TEXT Block Start

Vaccine equity is in need of a boost globally, and in Africa in particular, and unless that changes, World Health Organization (WHO) Director-General Dr. Tedros Adhanom Ghebreyesus and other health leaders said this week the COVID-19 pandemic may never end.
Cooperation is the key to ending the pandemic, these experts stressed in a press conference, which followed two days of meetings. Highlighting the divide that remains, Tedros pointed to the fact that while more than 5.7 billion doses of COVID-19 vaccines have been administered worldwide, only 2 percent of those have reached Africa. That could have wider reaching consequences.
“This doesn’t only hurt the people of Africa, it hurts all of us,” Tedros said. “The longer vaccine inequity persists, the more the virus will keep circulating and changing, the longer the social and economic disruption will continue, and the higher the chances that more variants will emerge that render vaccines less effective.”
Currently, WHO’s global vaccination target is set at 70 percent among the population of all countries by mid-2022. More specifically, it seeks to vaccinate at least 10 percent of the population of every country by September 2021, at least 40 percent by the end of the year, as a path to the 70 percent overall ambition.

TEXT Block End
GIVEN RECORDS Block Start

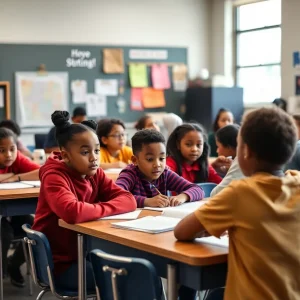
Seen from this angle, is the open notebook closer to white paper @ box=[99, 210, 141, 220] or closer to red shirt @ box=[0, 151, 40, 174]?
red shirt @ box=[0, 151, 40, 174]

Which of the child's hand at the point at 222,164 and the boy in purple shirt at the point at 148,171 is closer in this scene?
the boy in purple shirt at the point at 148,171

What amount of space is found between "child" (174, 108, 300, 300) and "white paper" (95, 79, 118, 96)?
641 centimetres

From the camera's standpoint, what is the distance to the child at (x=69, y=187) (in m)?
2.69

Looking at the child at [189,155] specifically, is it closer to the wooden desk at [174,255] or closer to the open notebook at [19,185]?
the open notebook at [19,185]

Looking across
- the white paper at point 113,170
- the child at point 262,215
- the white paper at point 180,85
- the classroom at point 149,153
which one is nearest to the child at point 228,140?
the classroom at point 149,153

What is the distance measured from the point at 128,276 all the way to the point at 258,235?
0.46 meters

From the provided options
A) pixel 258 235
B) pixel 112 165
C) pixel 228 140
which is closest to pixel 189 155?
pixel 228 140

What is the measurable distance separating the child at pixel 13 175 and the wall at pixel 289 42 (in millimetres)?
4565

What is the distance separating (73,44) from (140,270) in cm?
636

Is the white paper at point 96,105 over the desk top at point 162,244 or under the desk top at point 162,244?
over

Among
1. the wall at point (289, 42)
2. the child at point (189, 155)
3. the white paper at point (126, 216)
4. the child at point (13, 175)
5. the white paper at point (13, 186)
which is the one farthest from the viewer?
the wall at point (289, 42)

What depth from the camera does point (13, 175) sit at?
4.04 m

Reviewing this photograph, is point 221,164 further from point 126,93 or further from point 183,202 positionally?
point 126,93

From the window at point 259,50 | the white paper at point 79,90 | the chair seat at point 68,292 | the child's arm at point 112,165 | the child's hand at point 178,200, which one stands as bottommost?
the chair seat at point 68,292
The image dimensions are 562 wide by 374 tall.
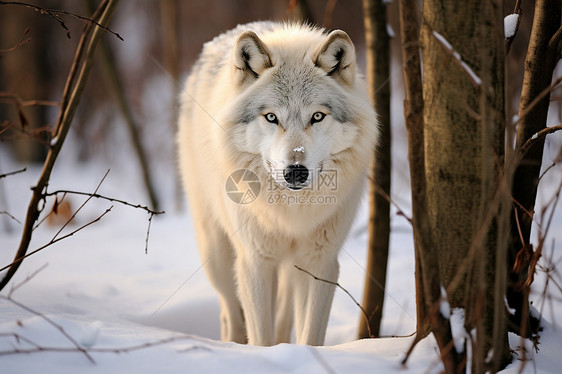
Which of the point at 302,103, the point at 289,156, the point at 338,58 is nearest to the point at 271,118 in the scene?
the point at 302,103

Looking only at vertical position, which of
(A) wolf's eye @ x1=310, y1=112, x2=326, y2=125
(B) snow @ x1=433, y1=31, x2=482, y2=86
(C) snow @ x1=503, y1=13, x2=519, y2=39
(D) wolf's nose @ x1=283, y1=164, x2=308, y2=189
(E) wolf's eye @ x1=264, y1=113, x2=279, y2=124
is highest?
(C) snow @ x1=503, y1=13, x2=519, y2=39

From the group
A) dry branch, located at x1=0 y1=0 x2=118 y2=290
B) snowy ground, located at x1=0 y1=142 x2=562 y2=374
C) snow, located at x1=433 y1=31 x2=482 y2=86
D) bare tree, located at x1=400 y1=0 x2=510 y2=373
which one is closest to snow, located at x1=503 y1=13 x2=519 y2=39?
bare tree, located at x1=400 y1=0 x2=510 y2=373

GIVEN RECORDS Block End
GIVEN RECORDS Block Start

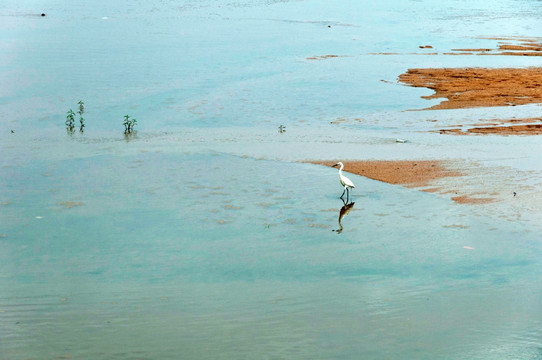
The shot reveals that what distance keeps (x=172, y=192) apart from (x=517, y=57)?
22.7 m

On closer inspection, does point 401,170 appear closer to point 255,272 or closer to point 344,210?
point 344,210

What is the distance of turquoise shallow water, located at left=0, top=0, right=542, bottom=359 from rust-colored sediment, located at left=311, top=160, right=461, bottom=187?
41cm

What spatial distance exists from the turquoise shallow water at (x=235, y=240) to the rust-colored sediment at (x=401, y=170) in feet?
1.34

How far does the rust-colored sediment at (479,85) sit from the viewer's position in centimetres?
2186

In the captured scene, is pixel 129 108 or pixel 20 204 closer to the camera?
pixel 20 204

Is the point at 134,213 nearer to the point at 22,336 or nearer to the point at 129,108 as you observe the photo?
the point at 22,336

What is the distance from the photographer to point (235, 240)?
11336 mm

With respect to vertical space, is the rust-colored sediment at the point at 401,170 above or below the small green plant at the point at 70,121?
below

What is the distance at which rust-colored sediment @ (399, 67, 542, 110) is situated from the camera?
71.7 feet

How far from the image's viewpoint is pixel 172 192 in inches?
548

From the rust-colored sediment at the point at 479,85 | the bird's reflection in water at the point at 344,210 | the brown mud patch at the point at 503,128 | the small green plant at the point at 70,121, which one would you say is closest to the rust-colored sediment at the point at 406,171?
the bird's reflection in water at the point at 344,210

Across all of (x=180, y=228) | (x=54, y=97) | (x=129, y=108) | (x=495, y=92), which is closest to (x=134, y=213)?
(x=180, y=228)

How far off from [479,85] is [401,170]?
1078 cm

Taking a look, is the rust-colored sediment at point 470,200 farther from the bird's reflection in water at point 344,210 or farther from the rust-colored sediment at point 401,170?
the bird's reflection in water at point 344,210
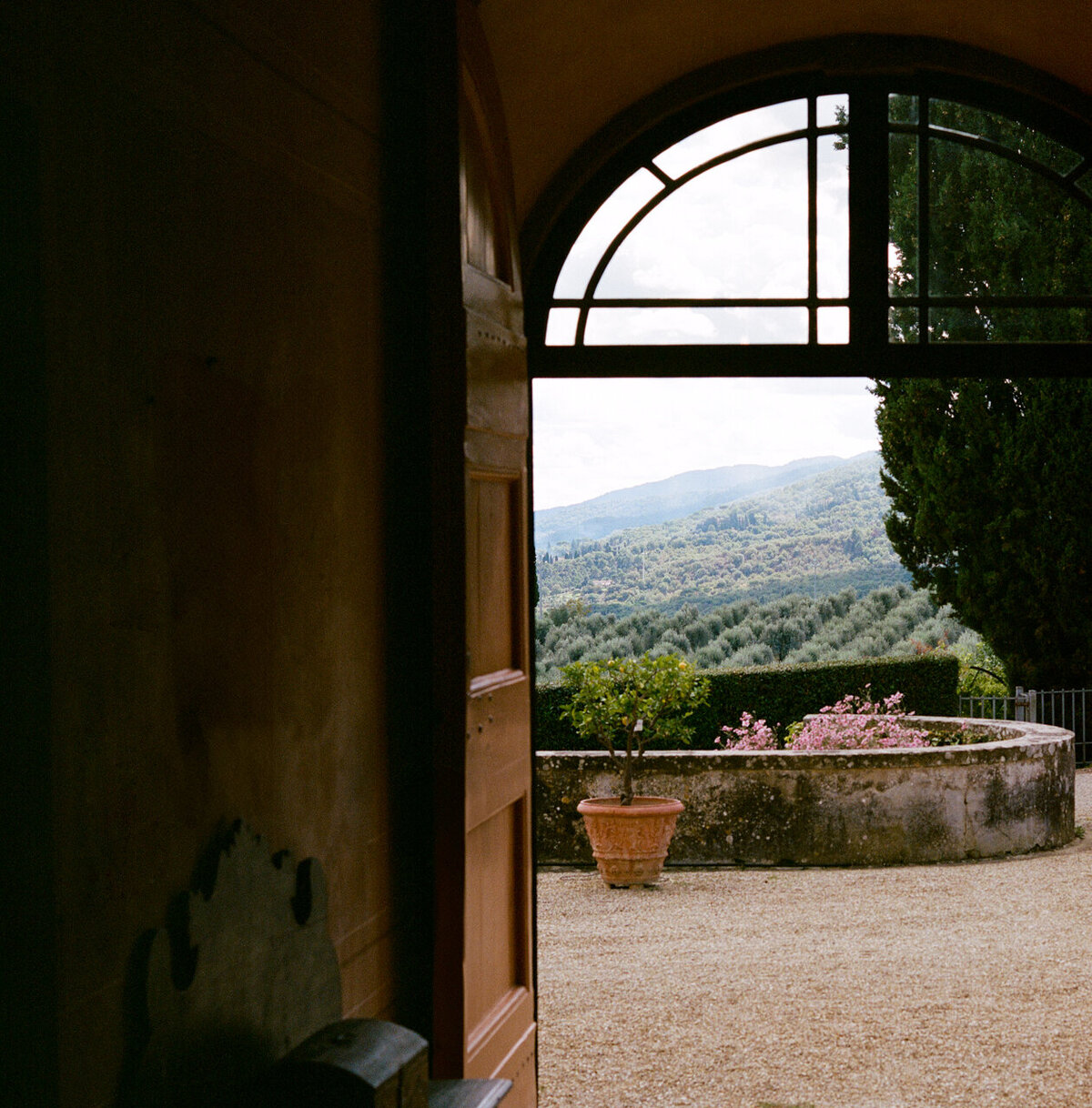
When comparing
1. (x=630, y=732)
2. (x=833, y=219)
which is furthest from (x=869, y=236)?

GIVEN RECORDS Block End
GIVEN RECORDS Block Start

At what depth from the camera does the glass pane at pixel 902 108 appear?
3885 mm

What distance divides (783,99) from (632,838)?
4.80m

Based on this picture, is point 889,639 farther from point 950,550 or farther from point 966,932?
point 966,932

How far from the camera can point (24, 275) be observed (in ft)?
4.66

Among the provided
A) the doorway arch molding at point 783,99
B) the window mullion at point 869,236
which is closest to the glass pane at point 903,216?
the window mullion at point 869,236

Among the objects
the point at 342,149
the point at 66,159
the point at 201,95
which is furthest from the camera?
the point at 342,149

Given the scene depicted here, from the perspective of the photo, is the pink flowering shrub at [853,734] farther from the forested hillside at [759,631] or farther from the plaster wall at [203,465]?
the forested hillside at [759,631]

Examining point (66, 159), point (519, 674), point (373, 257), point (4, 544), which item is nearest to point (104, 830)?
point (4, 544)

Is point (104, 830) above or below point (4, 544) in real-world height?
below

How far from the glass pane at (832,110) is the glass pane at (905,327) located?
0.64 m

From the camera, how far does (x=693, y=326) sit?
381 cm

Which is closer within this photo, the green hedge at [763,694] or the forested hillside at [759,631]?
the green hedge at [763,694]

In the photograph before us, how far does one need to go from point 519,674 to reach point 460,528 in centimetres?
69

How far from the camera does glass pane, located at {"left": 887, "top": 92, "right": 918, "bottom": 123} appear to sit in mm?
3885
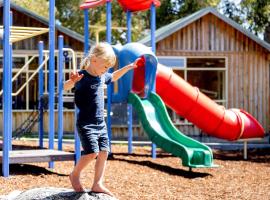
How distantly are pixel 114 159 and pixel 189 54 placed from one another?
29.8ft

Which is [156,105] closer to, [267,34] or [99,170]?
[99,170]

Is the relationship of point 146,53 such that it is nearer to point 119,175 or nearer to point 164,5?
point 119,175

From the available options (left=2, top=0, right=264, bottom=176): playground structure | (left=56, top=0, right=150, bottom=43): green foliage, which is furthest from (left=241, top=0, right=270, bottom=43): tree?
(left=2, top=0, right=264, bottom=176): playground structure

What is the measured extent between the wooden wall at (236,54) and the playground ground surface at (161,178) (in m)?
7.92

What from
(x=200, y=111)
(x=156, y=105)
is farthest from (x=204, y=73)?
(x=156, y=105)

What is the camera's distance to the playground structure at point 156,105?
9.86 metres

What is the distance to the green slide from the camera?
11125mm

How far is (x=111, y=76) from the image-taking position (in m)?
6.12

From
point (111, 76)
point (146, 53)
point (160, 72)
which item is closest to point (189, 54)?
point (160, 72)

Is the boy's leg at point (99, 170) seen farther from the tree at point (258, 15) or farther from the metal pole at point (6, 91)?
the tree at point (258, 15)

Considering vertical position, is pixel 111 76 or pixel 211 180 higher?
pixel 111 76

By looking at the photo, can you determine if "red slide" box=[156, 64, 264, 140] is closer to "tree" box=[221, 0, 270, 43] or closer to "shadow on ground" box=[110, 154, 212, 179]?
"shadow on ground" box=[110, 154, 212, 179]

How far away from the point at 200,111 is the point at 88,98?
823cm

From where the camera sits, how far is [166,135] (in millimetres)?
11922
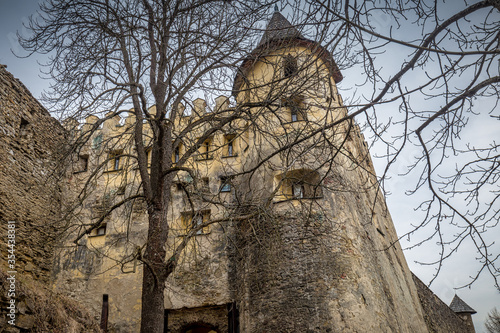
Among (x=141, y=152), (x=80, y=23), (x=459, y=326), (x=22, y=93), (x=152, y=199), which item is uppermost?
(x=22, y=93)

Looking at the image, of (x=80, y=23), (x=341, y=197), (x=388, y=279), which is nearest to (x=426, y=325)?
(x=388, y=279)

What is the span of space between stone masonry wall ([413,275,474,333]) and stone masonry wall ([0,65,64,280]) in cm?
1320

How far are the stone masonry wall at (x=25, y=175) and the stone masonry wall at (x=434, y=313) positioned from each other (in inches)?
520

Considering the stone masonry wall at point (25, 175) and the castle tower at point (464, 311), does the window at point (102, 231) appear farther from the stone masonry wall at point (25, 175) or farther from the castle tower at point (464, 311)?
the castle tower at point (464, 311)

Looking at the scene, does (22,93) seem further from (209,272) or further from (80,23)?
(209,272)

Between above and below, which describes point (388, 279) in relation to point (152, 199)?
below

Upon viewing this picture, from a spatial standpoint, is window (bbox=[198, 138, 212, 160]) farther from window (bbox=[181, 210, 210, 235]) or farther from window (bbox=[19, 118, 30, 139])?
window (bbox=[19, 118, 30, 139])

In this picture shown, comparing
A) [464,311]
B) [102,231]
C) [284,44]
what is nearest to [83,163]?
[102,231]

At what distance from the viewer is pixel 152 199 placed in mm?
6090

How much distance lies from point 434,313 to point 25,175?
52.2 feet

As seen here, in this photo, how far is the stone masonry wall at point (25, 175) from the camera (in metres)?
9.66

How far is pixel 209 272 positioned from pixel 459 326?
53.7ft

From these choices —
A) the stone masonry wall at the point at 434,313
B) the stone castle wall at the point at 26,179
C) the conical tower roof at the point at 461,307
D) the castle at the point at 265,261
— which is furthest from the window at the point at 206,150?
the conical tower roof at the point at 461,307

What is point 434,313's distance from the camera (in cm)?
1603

GIVEN RECORDS Block End

*WHAT YOU ARE ASKED TO DO:*
According to the vaccine equity text, what share of the COVID-19 vaccine doses administered worldwide has reached Africa? Answer using only the vaccine equity text.

*REPLY TO THE EXERCISE:*
Only 2 percent.